From: drepper on
On Tue, Apr 6, 2010 at 16:16, Thomas Gleixner <tglx(a)linutronix.de> wrote:
> I know that you can do any weird stuff with the futex value, but I
> don't see the "dramatic" limitation. Care to elaborate ?

If we have to fill in the PID we can represent only three states in a futex: 0, PID, -PID. Today we can represent 2^32 states. Quite a difference.


> The per thread pinned page would be unconditional, right ?

Only if the process would be using these adaptive mutexes. It could be conditional.


> I agree that benchmarking would be interesting, but OTOH I fear that
> we open up a huge can of worms with exposing scheduler details and the
> related necessary syscalls like sys_yield_to: User space thread
> management/scheduling comes to my mind and I hope we agree that we do
> not want to revisit that.

I'm not sure. We never got to the bottom of this. Why are these details which should not be disclosed? It's clear that there is descheduling and the sys_yield_to syscall would require nothing to happen but indicate to the kernel execution dependencies the kernel cannot necessarily discover on its own, at least not efficiently.


> Useful for what ?

We already have places where we could spin a bit using sys_yield_to because be know what we are waiting on.


> What are the exact semantics of such a syscall ?

It gives the kernel the hint that the current thread is willing to hand over the remaining time on the timeslice to the target thread. This target thread, if sleeping, can immediately make progress. Yes, this might mean moving the target thread to the core executing yielding thread. Perhaps this doesn't make sense in some situations. In this case the syscall could be a no-op, perhaps indicating this in the return value.
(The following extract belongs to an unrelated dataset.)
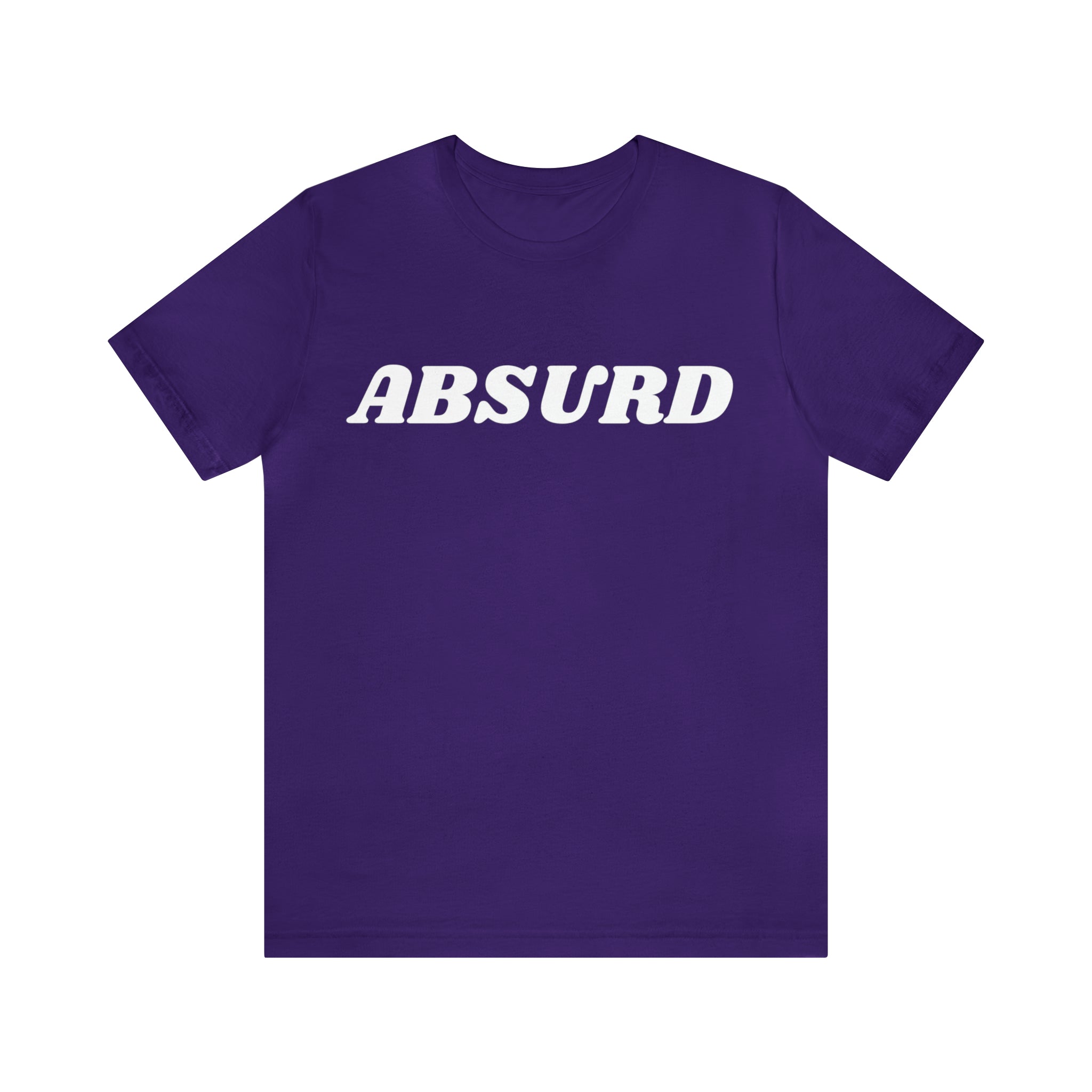 Absurd Funny Shirt | Hilarious Absurd Statement T-Shirt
> How does that fit into the various scheduling constraints ?

I don't know enough about all the constraints. As I said, it could be a hint. If the constraints forbid the timeslice transfer it need not happen.
From: drepper on
On Wed, Apr 7, 2010 at 20:41, Darren Hart <dvhltc(a)us.ibm.com> wrote:
> For general futexes sure, but not for robust or PI mutexes. Having adaptive
> futexes be based on the TID|WAITERS_FLAG policy certainly isn't breaking new
> ground, and is consistent with the other kernel-side futex locking
> implementations.

PI mutexes are really unimportant in the big world. I know your employer cares but overall it's a minute fraction. The focus should be primarily on the normal futexes.

BTW, you want to stuff a flag in the futex word? This doesn't work in general. For a mutex we need three distinct value. For PI futexes it's 0, TID and -TID. If we have 31 bit TID values there isn't enough room for another bit.
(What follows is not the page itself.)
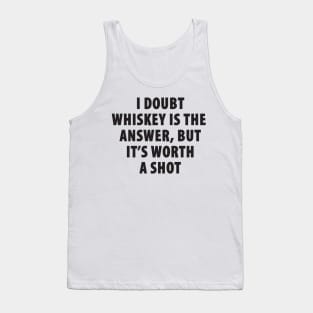 I Doubt Whiskey is the Answer, But It's Worth a Shot Tank Top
> What about the concern of this TLS approach only working for process private
> locks? I would very much like to make this work for both shared and private
> locks.

Again, hardly a general concern. It's a minute fraction of mutexes which is shared.

It should be clear that the kernel approach and the userlevel approach are complimentary and could even be used. If the userlevel variant proves significantly faster (and I assume it will) then the kernel variant could be used for shared mutexes etc.